Ensuring better regulation: IADC continues to engage Texas Railroad Commission on Rule 13
Association meets again with state agency to maintain open, ongoing communication, ensure regulator hears industry’s voice
By Amy Rose, Director – External Relations, IADC
Securing better regulation is a key objective of IADC. Ensuring that any regulation is necessary, operationally appropriate and implementable, fit for purpose, affordable, and appropriate with no unforeseen consequences is key to the strategy of the association’s Policy, Government and Regulatory Affairs (PGRA) division.
“IADC’s PGRA capabilities deliver significant value to our members, and in the last two years, we have seriously stepped up our PGRA efforts. First, by recruiting recognized experts to lead our activities internationally and in Washington, DC, and second, by reorganizing our operational integrity function to ensure the two divisions are linked internally,” said Stephen Colville, IADC President and CEO. “With a focus on the critical issues facing our members, we are proactively working to influence political thinking to secure enabling regulation and advocating for better regulation to secure more constructive oversight by regulators. Structuring ourselves in this way has paid off in several areas but has more recently positively impacted IADC’s onshore members with operations in Texas.”
In January 2014, the Railroad Commission of Texas (RRC) amended Rule 13, the primary purposes of which are to protect fresh water and maintain well control.
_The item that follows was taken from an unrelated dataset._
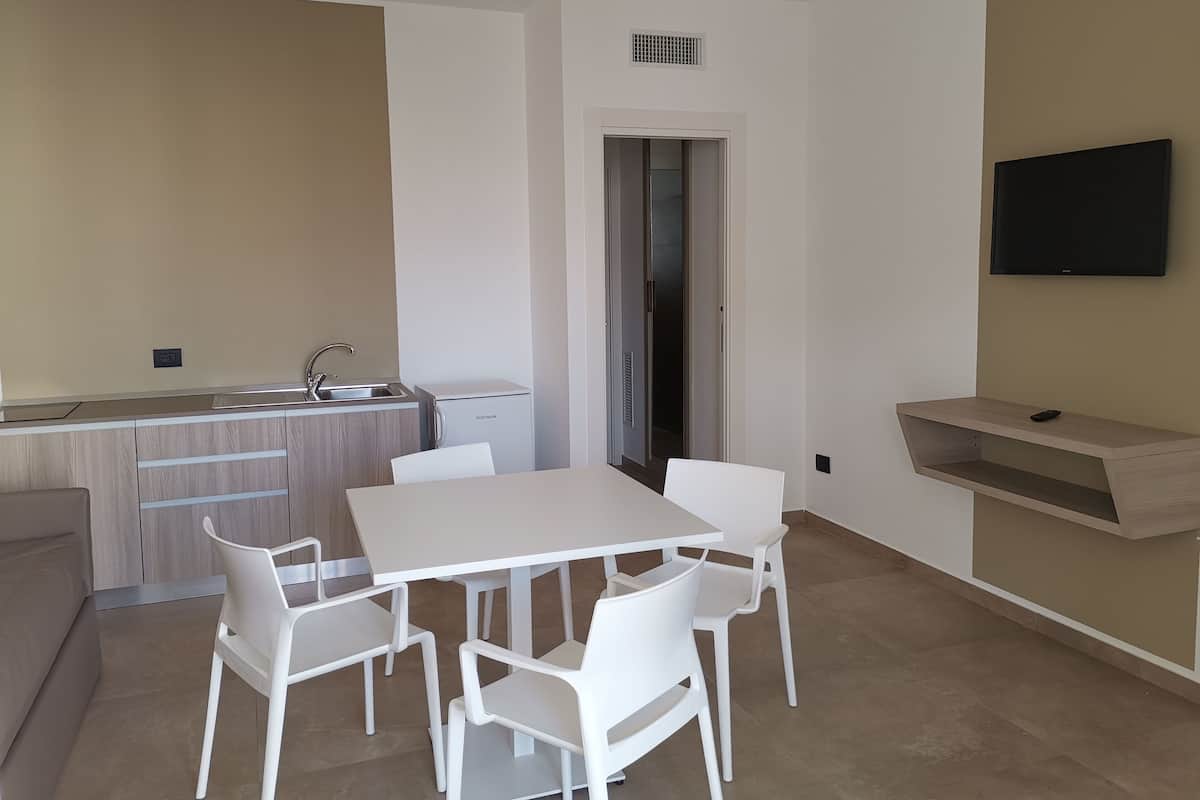 A modern kitchen with a built-in sink and a compact refrigerator. There is a dining area with a white table and chairs. A flat-screen TV is mounted on the wall above a wooden shelf.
Subsections of the rule required well control equipment to comply with API Standard 53, which was originally drafted with offshore equipment in mind. The regulation includes language that could significantly impact onshore contractors, where the rule could mean the difference between a contractor moving ahead or idling a unit due to the extraordinary cost of modifying equipment. The RRC is Texas’ primary regulatory body governing the exploration and production industry. The RRC regulates more than 265,000 active oil and gas wells and 270,000 intrastate pipeline miles and hydraulic fracturing.
In late 2014, a group of IADC staff and members met with RRC staff to discuss the implementation of the rule for onshore contractors.
The RRC’s Oil and Gas Division Director, Lori Wrotenbery, acknowledged IADC’s concerns at the 2015 IADC Drilling Onshore Conference in May. “We are aware that there’s some perfectly good equipment out there that may not meet the new standard and that may basically be rendered obsolete if we’re not careful about how we approach the implementation.”
“In any situation, the industry wants to ensure that it’s responsibly complying with all regulations. It’s part of our job, and we take it seriously,” said Mike Garvin, Senior Vice President, Operations Support for Patterson-UTI and VP of the IADC Onshore Division. “When we saw the initial regulations that came out of the RRC, we became concerned because these were regulations that were not possible for the onshore industry to comply with as written. IADC took the initiative and reached out to the RRC, where we found the leadership of the Oil and Gas Division willing to listen and work with us to constructively clarify Rule 13 to ensure all onshore operations are compliant. It’s a testament to our mutual desire for better and enabling regulations and for reasonable laws that will enable us to make continuous improvements.”
Indeed, in a recent opinion contribution to “Forbes” magazine, Railroad Commissioner Christi Craddick noted that regulators in Texas “strike the balance between sensible, science-based regulation and basic free market principles.”
“The RRC has a big responsibility, as the eyes of other US states are upon them, and they have bold leadership who see the value in ensuring the safety and transparency of oil and gas operations in the state of Texas. And they are doing an exemplary job,” Mr Colville commented.
IADC leadership recently met with the RRC staff to maintain open and ongoing communications to ensure the agency’s rules are fully understood by industry so they may be implemented safely and successfully.
“IADC is not political. We take an educative stance on advocacy, as our work with the RRC indicates,” Mr Colville said. “We seek to work with all regulatory bodies on better regulation that is fit for purpose, consistent, practical and enables drilling operations. We have made significant inroads in just a few short years to ensure that the voices of IADC’s members are heard and considered. As the authoritative voice for the drilling industry, it is our duty to work collaboratively to ensure our continued access to drilling. The work continues, and I look forward to building on our relationships with regulators not just here in Texas but in all geographies where IADC members have operations.”